A. Faktor lambatnya pertumbuhan Demokrasi Islam
Terdapat beberapa argumen teoritis yang menjelaskan lambannya pertumbuhan dan
perkembangan demokrasi di dunia Islam. Diantaranya:
Pertama, Pemahaman doktrinal menghambat praktik demokrasi. Hal ini disebabkan oleh
kebanyakan kaum muslim yang cenderung memahami demokrasi sebagai sesuatu yang bertentangan
dengan Islam.
Kedua, Persoalan kultur. Penerapan demokrasi pernah mengalami kegagalan karena warisan
kultural masyarakat muslim sudah terbiasa dengan autokrasi dan ketaatan absolut kepada pemimpin.
Ketiga, Sifat alami demokrasi itu sendiri. Untuk membangun demokrasi diperlukan
kesungguhan,kesabaran,dan waktu.
B. Sikap Islam terhadap demokrasi
Umat Islam seringkali kebingungan dengan istilah demokrasi. Di saat yang sama, demokrasi
bagi sebagian umat Islam sampai dengan hari ini masih belum bisa diterima secara bulat. Sebagian
kalangan memang bisa menerima tanpa reserve, sementara yang lain justru bersikap ekstrem.

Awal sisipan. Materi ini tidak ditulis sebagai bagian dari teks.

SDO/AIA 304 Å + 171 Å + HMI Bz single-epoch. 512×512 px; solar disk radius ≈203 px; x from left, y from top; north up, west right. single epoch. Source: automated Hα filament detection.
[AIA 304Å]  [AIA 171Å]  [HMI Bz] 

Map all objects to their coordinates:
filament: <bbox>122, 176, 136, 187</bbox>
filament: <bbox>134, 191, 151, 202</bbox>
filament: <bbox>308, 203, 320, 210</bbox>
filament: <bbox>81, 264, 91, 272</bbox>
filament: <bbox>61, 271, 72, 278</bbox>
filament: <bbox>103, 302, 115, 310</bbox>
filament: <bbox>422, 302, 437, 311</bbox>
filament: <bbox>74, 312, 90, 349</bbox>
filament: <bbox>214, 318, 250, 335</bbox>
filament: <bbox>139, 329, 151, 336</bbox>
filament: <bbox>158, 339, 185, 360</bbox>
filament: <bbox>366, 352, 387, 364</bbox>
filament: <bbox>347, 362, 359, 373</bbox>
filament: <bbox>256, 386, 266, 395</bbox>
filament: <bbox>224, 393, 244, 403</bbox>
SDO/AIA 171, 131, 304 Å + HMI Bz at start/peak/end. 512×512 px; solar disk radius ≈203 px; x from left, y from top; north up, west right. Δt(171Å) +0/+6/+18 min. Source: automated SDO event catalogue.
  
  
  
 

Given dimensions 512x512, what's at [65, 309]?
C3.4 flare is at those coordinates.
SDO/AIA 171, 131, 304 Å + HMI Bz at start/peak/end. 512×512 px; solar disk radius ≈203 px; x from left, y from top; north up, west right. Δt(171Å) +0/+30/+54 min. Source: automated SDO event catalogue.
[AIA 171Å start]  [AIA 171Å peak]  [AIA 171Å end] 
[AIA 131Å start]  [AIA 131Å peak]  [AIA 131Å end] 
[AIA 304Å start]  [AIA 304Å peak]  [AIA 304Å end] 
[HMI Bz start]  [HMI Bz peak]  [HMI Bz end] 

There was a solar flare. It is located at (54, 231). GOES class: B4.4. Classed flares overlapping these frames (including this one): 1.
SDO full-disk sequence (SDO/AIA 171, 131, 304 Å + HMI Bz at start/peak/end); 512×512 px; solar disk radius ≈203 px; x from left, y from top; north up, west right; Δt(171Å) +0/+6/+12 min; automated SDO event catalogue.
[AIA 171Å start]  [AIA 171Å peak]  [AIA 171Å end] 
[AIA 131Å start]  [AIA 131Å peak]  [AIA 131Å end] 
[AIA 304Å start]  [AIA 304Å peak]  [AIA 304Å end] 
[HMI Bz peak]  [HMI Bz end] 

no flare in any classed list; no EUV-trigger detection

Menolak bahkan mengharamkannya sama sekali. Tak sedikit sebenarnya yang tidak bersikap
sebagaimana keduanya. Artinya,banyak yang tidak mau bersikap apapun. Kondisi ini dipicu dengan
banyak dari kalangan umat islam sendiri yang kurang memahami bagaimana islam memandang
demokrasi.Demokrasi tidak sepenuhnya bertentangan dengan islam,tetapi banyak prinsip dan konsep
demokrasi yang sejalan dengan Islam. Tetapi demokrasi juga dianggap sebagai bentuk pemerintahan
yang paling logis. Walaupun barangkali bukan satu-satunya yang terbaik. Demokrasi membuat
pembangunan sebagai aspek potensi manusiawi melalui persamaan akses pada pendidikan dan peran
serta aktif dalam semua aspek kehidupan sosial[1]
Dalam konteks demokrasi Indonesia,kesungguhan dan kesabaran dari kalangan elite nasional
untuk membangun demokrasi di negeri ini dengan cara berpolitik santun,bersih dari unsur-unsur
politik manipulatif serta berorientasi kesejahteraan rakyat. Bagi kalangan elite islam,kesungguhan dan
kesbaran mereka diharapkan tercermin dalam sokongan mereka untuk menyerukan nilai-nilai islam
seperti amanah dan shiddiq, menjadi sokongan praktik berdemokrasi di Indonesia,sembari bersabar
dengan hal-hal negatif yang mungkin timbul dari sistem politik demokrasi.[2]

[1] Aep Saepulloh & Tarsono. 2011. Pendidikan Kewarganegaraan di Perguruan Tinggi Islam .
Bandung: Batic Press. 115
[2] A Ubaedillah & Abdul Razak. 2013. Pancasila,Demokrasi,HAM,dan Masyarakat Madani.